However, our goal with music is not only to connect and communicate with those around us; first and foremost, it works to deepen our relationship with God. Music allows us to communicate with the Lord in prayer, worship, and thanksgiving, both individually and corporately. Perhaps the most beautiful example of this is throughout the Psalms where David pours out his heart to God through songs. Though the music to these psalms is lost, we know that he used music to deepen the words used to express his innermost thoughts and feelings to the Lord. When we equip students with the skills to create and use music, we are expanding their tools of worship.
Creativity in music
One of the most amazing parts of humanity is the fact that we are made in the image of God. Some of the very characteristics of God himself are reflected in ourselves! Aspects of our Creator’s immense creativity are still being discovered and marveled. And we, too, have been given creative minds and hearts. Music gives us an opportunity to learn more about God’s creativity as we imitate Him in composing, interpreting music, and expressing through music. And the cycle continues—as we learn to creatively work with music, we grow in our understanding of how vastly creative God is!
Order in Music
As we learn more about our created world, we find over and over again that God intentionally created our world to be intricate and ordered. We study the intricacies of math and science played out in our universe, and when we look at music, we can see these same elements at work. Music was included as one of the four subjects in the medieval quadrivium because it was viewed as the playing out of “numbers in time.” In fact, the difference between “classical” and “contemporary” music is simply that classical music explores these orderly intricacies on a much deeper level. By studying classical music, children will learn how sounds are ordered into notes, notes into harmonies and melodies, the careful placement in time through specific rhythms, and how the sounds of different instruments or voices come together to create more complexity and depth. They will learn about frequencies, how God designed our bodies to receive and process them into music, and how God designed the very universe to “sing” the same frequencies all around us as they combine science with music. They will explore how order within music has been used and explored throughout history and cultures. This list could go on and on!
Learning through Music
Certainly not last, but the final point I will touch on today is that God has designed our brains to not only respond to music, but He made us to also retain enormous amounts of information through music. Singing and using the natural rhythms in language to chant strengthens neural connections and facilitates greater recall over time. Learning to play instruments further deepens this brain development through spatial awareness, managing many different tasks at once, creatively expressing, and understanding music in a much deeper, experiential way. Knowing how to use music in this way was used as a learning tool even in ancient Hebrew culture. These skills have been largely neglected in modern education, but classical education seeks to restore them in teaching our own children.

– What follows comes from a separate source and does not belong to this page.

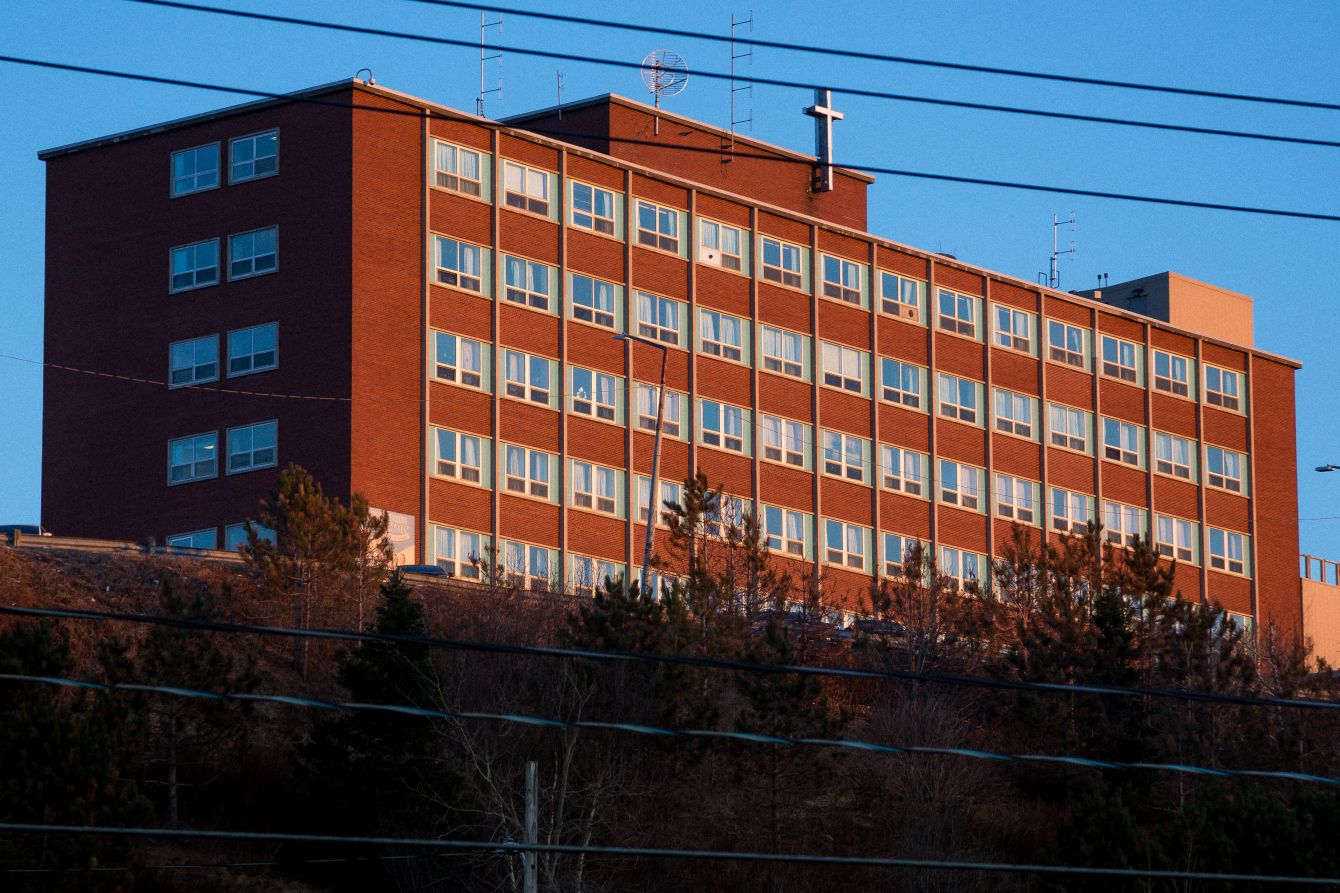 Click thumbnail to see details about photo - St Joes Hospital Facade With Cross in Saint John Photograph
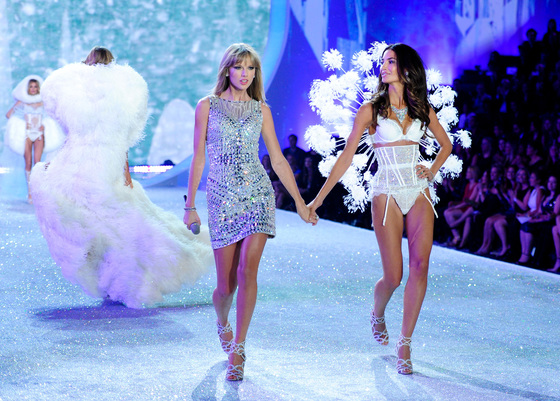 2013년 빅토리아 시크릿의 연말 패션쇼, 가수 테일러 스위프트가 모델 릴리 앨드리지와 함께 런웨이를 걷고 있다. [AP=연합뉴스]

Though this list is certainly not exhaustive, we can see how important music is to our children’s education. As a core part of classical education, music flows through history, science, math, learning, and communication, deepening our understanding of the character and beauty of God. It allows us to take part as active participants in His creativity, and worship Him through His creation. When we teach music in this way, we reclaim music for what it was created for—a way for us to more fully understand, enjoy, grow, and serve our Lord!
“Praise the Lord!
Praise God in his sanctuary;
praise him in his mighty heavens!
Praise him for his mighty deeds;
praise him according to his excellent greatness!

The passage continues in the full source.